Terraform remote backend

Use the tfc credential kind to provide authentication to remote Terraform backends.

- name: milton-tfc # Unique name for the profile. Shows up in Deck.
  variables:
  - kind: tfc
    options:
      domain: app.terraform.io # or Terraform Enterprise URL
      token: <authentication-token> # Replace with your token

Remote backends

The Terraform Integration feature supports using remote backends provided by Terraform Cloud and Terraform Enterprise.

When using remote backends, keep the following in mind:

  • The Terraform stage must use the same Terraform version that your Terraform Cloud/Enterprise workspace is configured to run.
  • The minimum supported Terraform version is 0.12.0.
  • In the Terraform Cloud/Enterprise UI, the type of plan action that the Terraform Integration stage performs is a “speculative plan.” For more information, see Speculative Plans in the Terraform docs.
  • You cannot save and apply a plan file.
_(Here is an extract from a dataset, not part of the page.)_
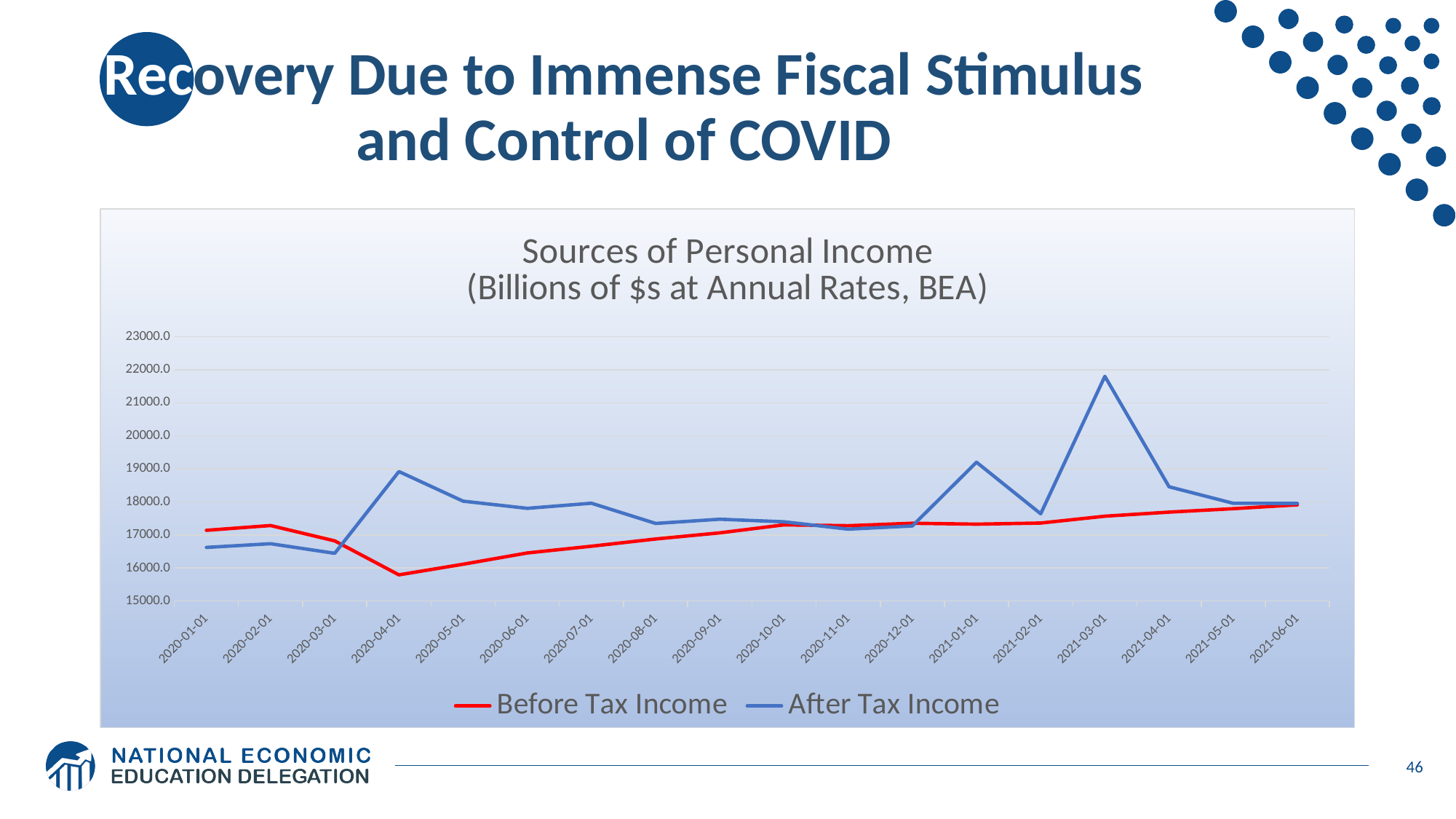
How many series does the legend list? 2 Is the value for After Tax Income at 2020-04-01 greater or less than 18000.0? greater How many dates are plotted along the x axis? 18 On which date does Before Tax Income reach its lowest value? 2020-04-01 On which date does After Tax Income reach its highest value? 2021-03-01 Is the value for Before Tax Income at 2020-06-01 greater or less than 17000.0? less Does Before Tax Income rise or fall from 2020-04-01 to 2021-06-01? Rise What kind of chart is shown on the slide? Line chart At 2020-04-01, which series has the larger value, Before Tax Income or After Tax Income? After Tax Income Is the value for After Tax Income at 2021-03-01 greater or less than 21000.0? greater At 2020-01-01, which series has the larger value, Before Tax Income or After Tax Income? Before Tax Income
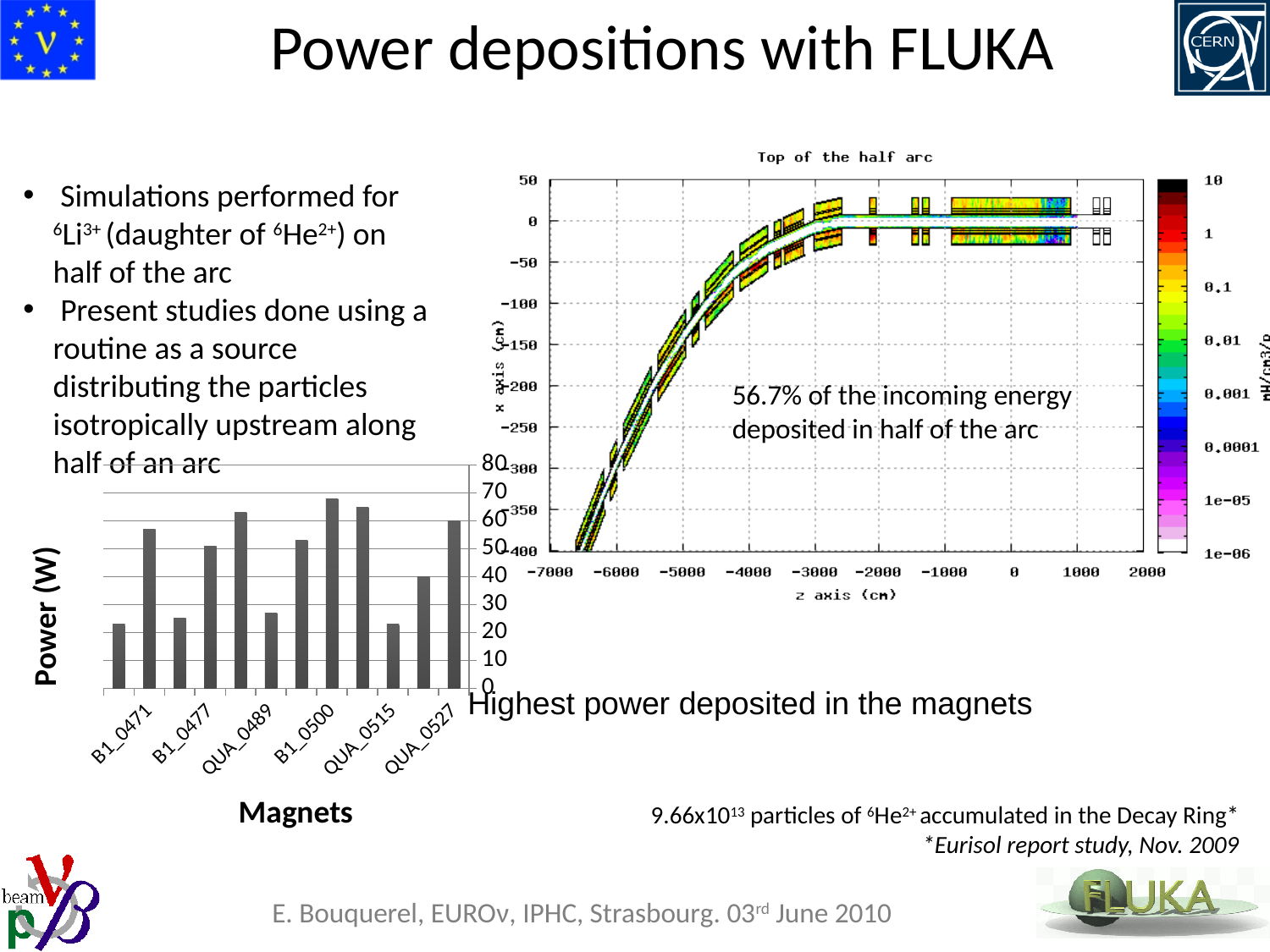
In the bar chart with the y axis labelled 'Power (W)', is the value for QUA_0527 greater or less than 50? greater In the bar chart with the y axis labelled 'Power (W)', what is the x axis title? Magnets What is the title of the colour-map plot on the right of the slide? Top of the half arc In the bar chart with the y axis labelled 'Power (W)', how many bars are plotted? 12 In the bar chart with the y axis labelled 'Power (W)', is the value for B1_0500 greater or less than 50? greater In the bar chart with the y axis labelled 'Power (W)', is the value for B1_0477 greater or less than 30? greater What kind of chart is the chart with the y axis labelled 'Power (W)'? bar chart In the bar chart with the y axis labelled 'Power (W)', which has the larger value, QUA_0489 or B1_0471? B1_0471 In the bar chart with the y axis labelled 'Power (W)', which has the larger value, B1_0500 or QUA_0527? B1_0500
Enable remote backend support

You can use remote backends by configuring the Terraform Integration stage with the following parameters:

  • A Terraform version that is 0.12.0 or later and matches the version that your Terraform Cloud/Enterprise runs.
  • Reference a remote backend in your Terraform code.

To enable support, add the following config to your terraformer-local.yml file in the .hal/default/profiles directory:

terraform:
  remoteBackendSupport: true

Retries

The Terraformer service can retry connections if it fails to fetch artifacts from Clouddriver. Configure the retry behavior in your terraformer-local.yml file by adding the following snippet:

# terraformer-local.yml
clouddriver:
  retry:
    enabled: true
    minWait: 4s # must be a duration, such as 4s for 4 seconds
    maxWait: 8s # must be a duration, such as 8s for 8 seconds
    maxRetries: 5

The preceding example enables retries and sets the minimum wait between attempts to 4 seconds, the maximum wait between attempts to 8s, and the maximum number of retries to 5.